_Teks Sumber_:
********

Dinasti Ubaidiyyah Pelopor Peringatan Maulid Beginilah Kondisinya
Para ulama telah bersepakat begitu pula para ahli sejarah bahwa generasi sahabat, tabi’in, atba’ut-tabi’in, demikian juga seluruh empat Imam madzhab fiqh, tidak ada yang menganjurkan apalagi melakukan perayaan peringatan maulid Nabi shallallahu alaihi wasallam. Demikianlah Imam Asy Syaukani rahimahullah telah menukilkan kesepakatan tersebut dalam Fathur-Rabbani karya beliau. Sebelumnya Ibnu Hajar rahimahullah bahkan telah mengisyaratkan pengakuan bahwa perayaan maulid Nabi shalallahu alaihi wasallam memang hal yang baru diada-adakan (baca: bid’ah), sebagaimana dikutip As-Suyuthi rahimahullah dalam Al Hawi karya beliau. Walaupun kedua tokoh yang disebutkan terakhir masih mentolerirnya jika pelaksanaannya benar dilandasi cinta kepada Nabi shallallahu alaihi wasallam dan tidak diiringi kegiatan yang mungkar.

********

_Kutipan Sumber_:
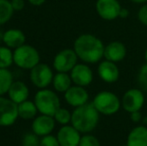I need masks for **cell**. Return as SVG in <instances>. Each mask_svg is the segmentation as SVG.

********

_Petunjuk Soal_: Tuliskan kembali tanpa perubahan bagian teks tentang peringatan maulid yang diawali kata-kata berisi "Dinasti Ubaidiyyah Pelopor" dan ditutup dengan "kegiatan yang mungkar.".

_Jawaban Benar_:
Dinasti Ubaidiyyah Pelopor Peringatan Maulid Beginilah Kondisinya
Para ulama telah bersepakat begitu pula para ahli sejarah bahwa generasi sahabat, tabi’in, atba’ut-tabi’in, demikian juga seluruh empat Imam madzhab fiqh, tidak ada yang menganjurkan apalagi melakukan perayaan peringatan maulid Nabi shallallahu alaihi wasallam. Demikianlah Imam Asy Syaukani rahimahullah telah menukilkan kesepakatan tersebut dalam Fathur-Rabbani karya beliau. Sebelumnya Ibnu Hajar rahimahullah bahkan telah mengisyaratkan pengakuan bahwa perayaan maulid Nabi shalallahu alaihi wasallam memang hal yang baru diada-adakan (baca: bid’ah), sebagaimana dikutip As-Suyuthi rahimahullah dalam Al Hawi karya beliau. Walaupun kedua tokoh yang disebutkan terakhir masih mentolerirnya jika pelaksanaannya benar dilandasi cinta kepada Nabi shallallahu alaihi wasallam dan tidak diiringi kegiatan yang mungkar.